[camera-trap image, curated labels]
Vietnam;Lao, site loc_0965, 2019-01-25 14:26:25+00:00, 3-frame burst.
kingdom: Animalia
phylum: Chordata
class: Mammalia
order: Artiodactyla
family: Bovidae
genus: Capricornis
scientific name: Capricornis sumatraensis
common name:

## Your goal
Each line must be given again exactly as written above.

## Response area
[camera-trap image, curated labels]
Vietnam;Lao, site loc_0965, 2019-01-25 14:26:25+00:00, 3-frame burst.
kingdom: Animalia
phylum: Chordata
class: Mammalia
order: Artiodactyla
family: Bovidae
genus: Capricornis
scientific name: Capricornis sumatraensis
common name:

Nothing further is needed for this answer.